Everything from the line that contains "How would you" through the final line of the records should be written out exactly, and nothing outside that span.

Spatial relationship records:
=-=-=
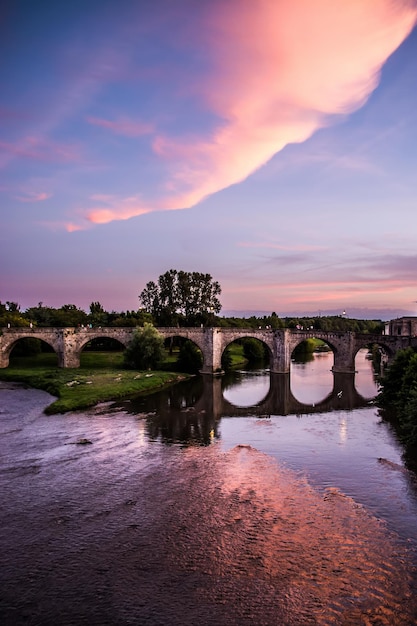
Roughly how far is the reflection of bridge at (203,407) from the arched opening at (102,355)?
15.5 meters

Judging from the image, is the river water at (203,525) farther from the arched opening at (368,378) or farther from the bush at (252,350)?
the bush at (252,350)

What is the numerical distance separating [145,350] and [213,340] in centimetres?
1048

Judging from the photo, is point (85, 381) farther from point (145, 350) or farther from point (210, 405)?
point (210, 405)

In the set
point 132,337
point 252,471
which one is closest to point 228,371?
point 132,337

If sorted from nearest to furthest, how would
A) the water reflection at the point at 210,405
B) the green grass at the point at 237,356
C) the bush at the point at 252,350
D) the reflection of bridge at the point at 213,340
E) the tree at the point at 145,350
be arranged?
1. the water reflection at the point at 210,405
2. the tree at the point at 145,350
3. the reflection of bridge at the point at 213,340
4. the green grass at the point at 237,356
5. the bush at the point at 252,350

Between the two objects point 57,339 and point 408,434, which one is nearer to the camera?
point 408,434

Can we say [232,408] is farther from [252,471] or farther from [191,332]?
[191,332]

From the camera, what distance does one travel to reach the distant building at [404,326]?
75281 mm

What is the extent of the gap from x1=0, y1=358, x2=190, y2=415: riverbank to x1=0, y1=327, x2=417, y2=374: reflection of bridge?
120 inches

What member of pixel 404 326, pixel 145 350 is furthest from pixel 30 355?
pixel 404 326

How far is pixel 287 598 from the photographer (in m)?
14.6

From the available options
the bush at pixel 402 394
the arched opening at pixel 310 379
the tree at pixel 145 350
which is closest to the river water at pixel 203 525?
the bush at pixel 402 394

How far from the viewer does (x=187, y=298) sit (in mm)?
84812

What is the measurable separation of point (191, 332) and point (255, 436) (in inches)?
1401
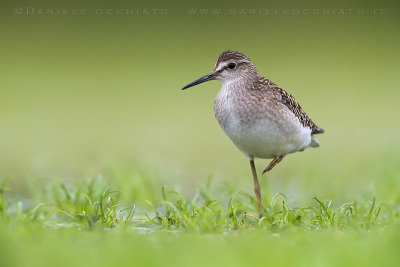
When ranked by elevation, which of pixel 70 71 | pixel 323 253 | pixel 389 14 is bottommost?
pixel 323 253

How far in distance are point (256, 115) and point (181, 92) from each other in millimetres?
11778

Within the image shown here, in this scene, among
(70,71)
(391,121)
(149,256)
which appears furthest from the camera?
(70,71)

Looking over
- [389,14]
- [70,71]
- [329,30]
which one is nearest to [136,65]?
[70,71]

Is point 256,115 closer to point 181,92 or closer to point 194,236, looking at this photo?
point 194,236

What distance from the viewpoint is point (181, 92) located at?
1923cm

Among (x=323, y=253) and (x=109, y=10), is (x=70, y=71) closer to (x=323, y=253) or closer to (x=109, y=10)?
(x=109, y=10)

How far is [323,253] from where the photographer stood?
5090 mm

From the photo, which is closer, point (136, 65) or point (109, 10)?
point (136, 65)

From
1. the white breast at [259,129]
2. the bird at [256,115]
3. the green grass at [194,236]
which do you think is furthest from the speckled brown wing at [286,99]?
the green grass at [194,236]

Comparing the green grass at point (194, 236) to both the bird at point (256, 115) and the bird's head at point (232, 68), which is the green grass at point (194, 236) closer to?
the bird at point (256, 115)

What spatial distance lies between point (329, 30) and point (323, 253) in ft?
60.3

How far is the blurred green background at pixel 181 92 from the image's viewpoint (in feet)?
35.7

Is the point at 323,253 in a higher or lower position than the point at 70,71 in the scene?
lower

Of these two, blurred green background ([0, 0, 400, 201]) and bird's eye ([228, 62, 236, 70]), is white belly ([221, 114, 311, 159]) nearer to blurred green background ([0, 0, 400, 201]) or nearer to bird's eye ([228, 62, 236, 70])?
bird's eye ([228, 62, 236, 70])
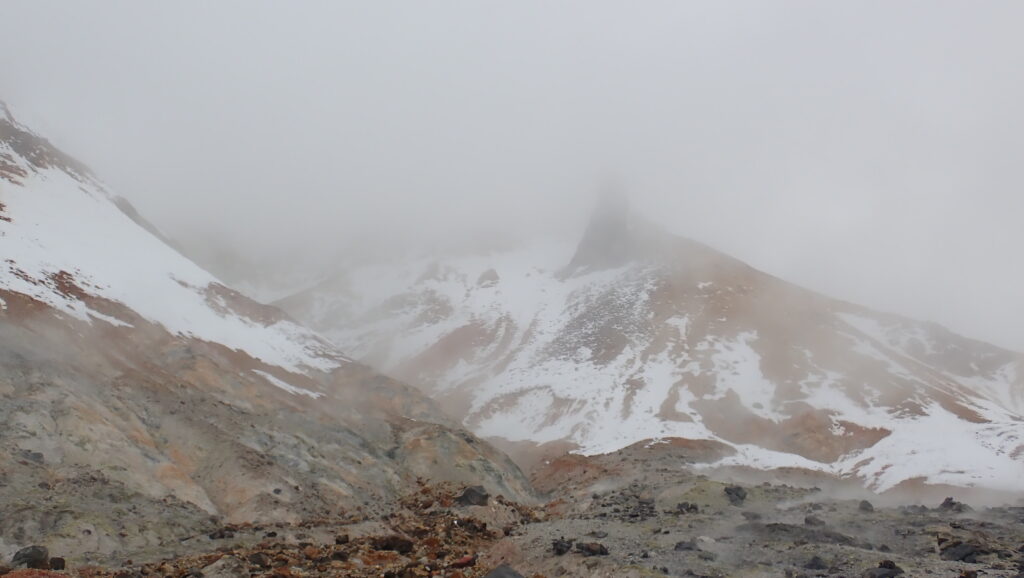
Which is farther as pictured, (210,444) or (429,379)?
(429,379)

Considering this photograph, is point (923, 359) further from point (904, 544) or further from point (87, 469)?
point (87, 469)

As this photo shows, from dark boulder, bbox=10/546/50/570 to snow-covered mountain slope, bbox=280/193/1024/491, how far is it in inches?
2891

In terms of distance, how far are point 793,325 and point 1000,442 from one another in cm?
5623

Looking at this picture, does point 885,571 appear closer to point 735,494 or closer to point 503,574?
point 503,574

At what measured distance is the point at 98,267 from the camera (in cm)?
6625

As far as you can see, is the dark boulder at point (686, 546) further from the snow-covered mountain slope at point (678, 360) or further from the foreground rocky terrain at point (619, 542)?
the snow-covered mountain slope at point (678, 360)

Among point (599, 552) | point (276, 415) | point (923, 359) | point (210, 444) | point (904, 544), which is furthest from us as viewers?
point (923, 359)

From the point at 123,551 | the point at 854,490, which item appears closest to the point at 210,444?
the point at 123,551

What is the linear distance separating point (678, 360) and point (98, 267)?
3498 inches

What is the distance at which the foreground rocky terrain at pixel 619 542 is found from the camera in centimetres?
2038

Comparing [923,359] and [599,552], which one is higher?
[923,359]

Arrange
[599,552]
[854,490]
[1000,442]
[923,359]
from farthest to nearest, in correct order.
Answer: [923,359]
[1000,442]
[854,490]
[599,552]

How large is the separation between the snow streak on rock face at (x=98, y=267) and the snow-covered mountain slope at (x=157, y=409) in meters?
0.30

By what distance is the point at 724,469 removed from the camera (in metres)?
77.1
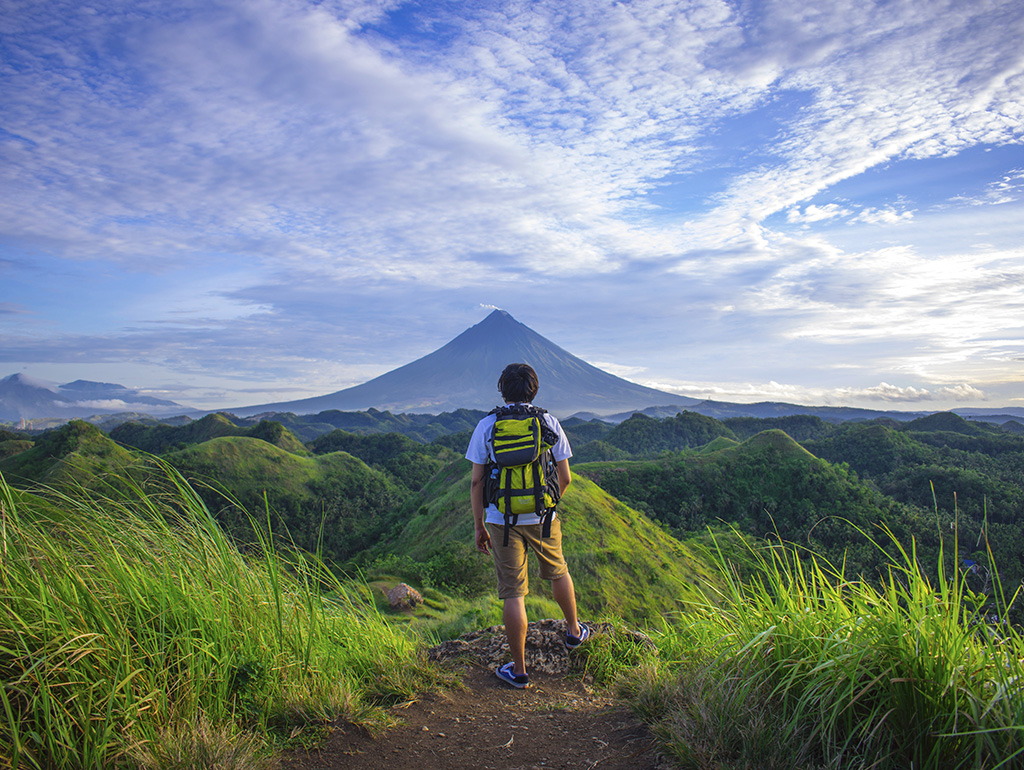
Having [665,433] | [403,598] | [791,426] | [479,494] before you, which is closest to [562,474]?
[479,494]

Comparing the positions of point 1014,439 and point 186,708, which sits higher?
point 186,708

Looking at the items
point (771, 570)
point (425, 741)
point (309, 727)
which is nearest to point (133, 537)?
point (309, 727)

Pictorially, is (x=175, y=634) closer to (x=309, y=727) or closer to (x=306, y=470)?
(x=309, y=727)

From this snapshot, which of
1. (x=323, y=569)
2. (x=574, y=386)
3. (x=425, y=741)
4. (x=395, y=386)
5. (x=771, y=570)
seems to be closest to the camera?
(x=425, y=741)

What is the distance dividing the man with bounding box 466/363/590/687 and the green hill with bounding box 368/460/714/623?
10.7m

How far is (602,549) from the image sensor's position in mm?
19891

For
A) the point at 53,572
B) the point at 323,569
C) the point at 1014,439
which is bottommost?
the point at 1014,439

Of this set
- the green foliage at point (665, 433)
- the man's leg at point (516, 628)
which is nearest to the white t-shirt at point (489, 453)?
the man's leg at point (516, 628)

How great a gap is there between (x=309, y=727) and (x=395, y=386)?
575 feet

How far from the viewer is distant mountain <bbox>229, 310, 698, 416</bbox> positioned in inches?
6284

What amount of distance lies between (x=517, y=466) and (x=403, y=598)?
24.9ft

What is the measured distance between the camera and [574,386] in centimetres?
15900

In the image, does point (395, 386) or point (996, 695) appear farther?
point (395, 386)

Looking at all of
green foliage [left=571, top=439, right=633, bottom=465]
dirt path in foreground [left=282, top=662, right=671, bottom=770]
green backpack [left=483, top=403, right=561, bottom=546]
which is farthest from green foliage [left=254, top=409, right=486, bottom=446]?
dirt path in foreground [left=282, top=662, right=671, bottom=770]
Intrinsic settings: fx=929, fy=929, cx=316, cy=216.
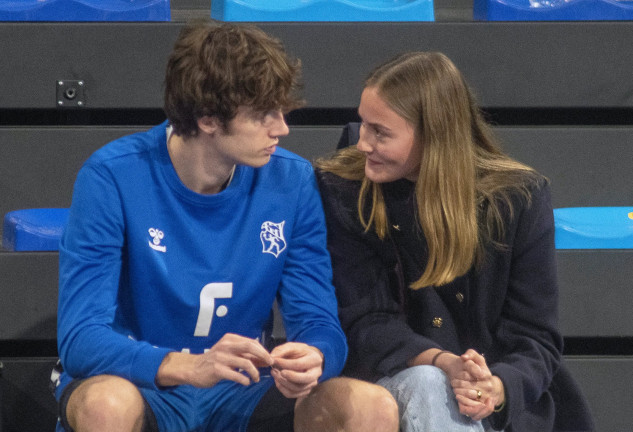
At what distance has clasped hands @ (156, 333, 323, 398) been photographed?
1.37 metres

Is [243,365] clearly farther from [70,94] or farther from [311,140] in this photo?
[70,94]

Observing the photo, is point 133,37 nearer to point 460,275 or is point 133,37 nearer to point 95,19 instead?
point 95,19

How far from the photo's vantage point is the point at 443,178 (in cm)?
162

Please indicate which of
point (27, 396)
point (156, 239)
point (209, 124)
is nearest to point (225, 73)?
point (209, 124)

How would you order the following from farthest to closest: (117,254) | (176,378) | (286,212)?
(286,212), (117,254), (176,378)

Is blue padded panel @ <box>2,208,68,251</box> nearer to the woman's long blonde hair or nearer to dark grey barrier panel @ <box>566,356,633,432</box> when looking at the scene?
the woman's long blonde hair

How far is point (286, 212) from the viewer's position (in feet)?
5.39

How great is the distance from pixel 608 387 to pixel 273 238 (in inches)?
39.4

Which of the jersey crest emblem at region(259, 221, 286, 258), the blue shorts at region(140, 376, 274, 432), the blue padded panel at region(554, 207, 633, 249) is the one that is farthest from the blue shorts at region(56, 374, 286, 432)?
the blue padded panel at region(554, 207, 633, 249)

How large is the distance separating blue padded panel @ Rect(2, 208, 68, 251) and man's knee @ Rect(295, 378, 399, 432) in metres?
=-=-=
**Output below**:
How would you order the following from farthest to closest: (117,254) | (176,378) | (286,212)?
(286,212), (117,254), (176,378)

Is blue padded panel @ <box>2,208,68,251</box> nearer to the woman's long blonde hair or nearer to dark grey barrier panel @ <box>566,356,633,432</box> when looking at the scene?
the woman's long blonde hair

How far is point (286, 212) from the viewer's position (in feet)?
5.39

How great is the distance from pixel 608 387 to pixel 273 238 (in inches)?
39.4

Which of the jersey crest emblem at region(259, 221, 286, 258), the blue shorts at region(140, 376, 274, 432), the blue padded panel at region(554, 207, 633, 249) is the one that is farthest from the blue shorts at region(56, 374, 286, 432)?
the blue padded panel at region(554, 207, 633, 249)

How large is the distance separating blue padded panel @ Rect(2, 208, 68, 251) and man's knee @ Rect(295, 378, 399, 432) in metres?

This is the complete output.